Cycle sensor batteries

Today, the black-bike started auto-pausing and ate lots of my track. I played with sensor alignment, but realized it was a failing battery.

At home, the multimeter showed 3.065v for that one’s original battery, and 3.05V for the white bike’s once-replaced battery.

I can’t remember when I changed the batteries last. My internet searching indicates that I failed to post about it. In theory, I should get 1.4 years or 500 hours. The best I can tell, I’m getting 400 miles or so.

I replaced them both with fresh, 3.30v CR2032 cells. Unfortunately, these were bulk batteries, and I actually threw several away as being faulty in storage.

I may also need to adjust the wheel magnet, so I can be spaced a little closer, but I’m using monster magnets which trip the sensor from 2″ away.

I thought I might be leaving the magnets such that they intermittently trip the sensor when not in use, but maybe not. The HRM (heart rate monitor) sensor has been replaced, and is down to 3.01v. For good measure, I replaced it with a new 3.31v cell. I think I got 65 hours out of the last one, but it was in the 2.7 volt range when I was losing signal from it. Obviously, it’s much closer to the cycle computer than the speed/cadence sensor.

Anyway, there’s not an easy reminder system for battery replacements, so I’m going to set up a reminder to swap all of the batteries every 5 months.

That’s a little too often, but it’s much better than getting into a ride and having half of the track missing because it keeps auto-pausing.


New UPS batteries

The storm last night performed a UPS test that was long over-due.

Unfortunately, the server UPS failed. One battery was 0V, and the other was 8.6V.

Both 7AH-12V batteries were replaced with new 9AH-12V batteries.

The old ones were the factory batteries, plut into service 2008-07-03 as per:
http://omnitech.net/news/2008/07/03/upgraded-ups/

The UPS seems happy with the new batteries. They should provide a little longer run-time.

I’ll add a reminder to replace them in 5 years.


Upgraded UPS

Belkin F6C1500-tw-rk installed.
USB to the Windows based backup server which will shutdown if power is off for 30 seconds or more.
RS232 to the Linux primary server which will shutdown at low-battery point.
Full load (modem, router, switch, both servers) is 25%.
Deep cycle test with this load dropped to 68% within 1 minute and 30% within 13 minutes.

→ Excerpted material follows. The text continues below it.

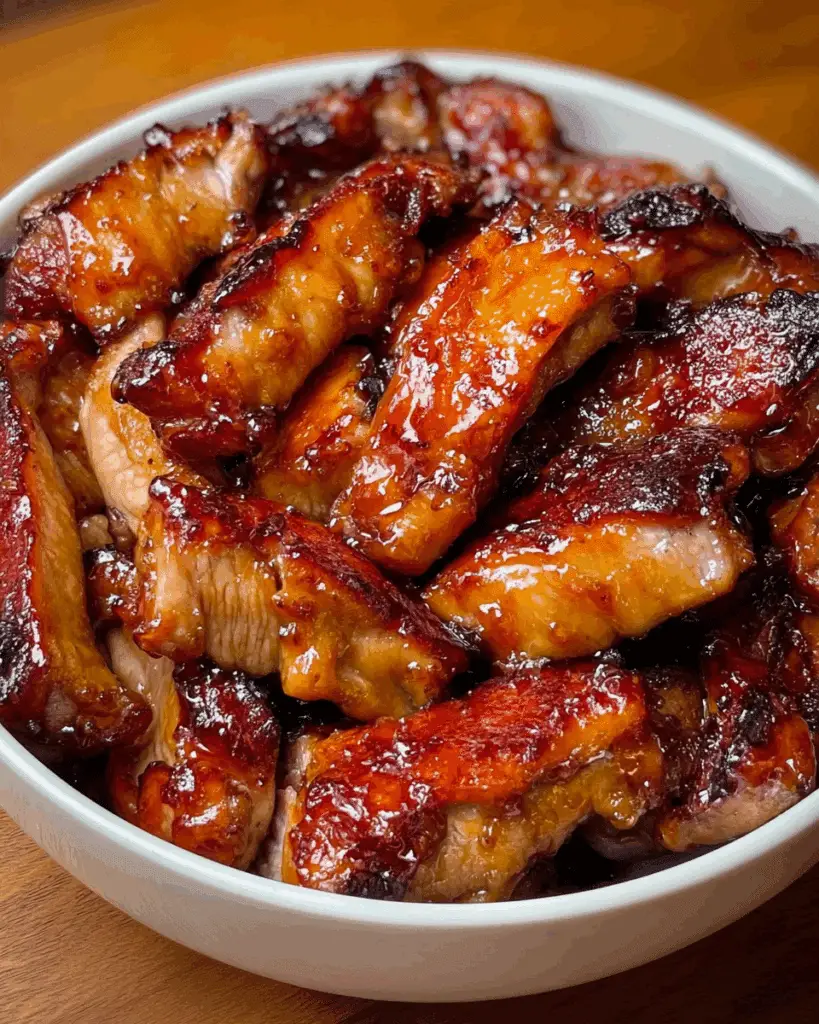 Delicious Honey Chicken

I expect that the load without the Windows box would be about 18% of max, so I think 25 mins is a reasonable full-cycle expectation. Maybe more with the LCD in power-save mode.

At battery low warning, the linux box will shutdown, and the UPS should shut down at full depletion, which might be another 20 mins or so. Too bad the router won’t serve up dummy pages. :)

Both servers auto-power on if they’ve been unplugged, even if they were shutdown gracefully before.

The monitor should email or notify if any part of the UPS fails, or when the battery is due for replacement. (July 2, 2011).

I think this is an acceptable solution compared to instant death before, especially considering we get 3 brown-outs per week and one power loss per month here.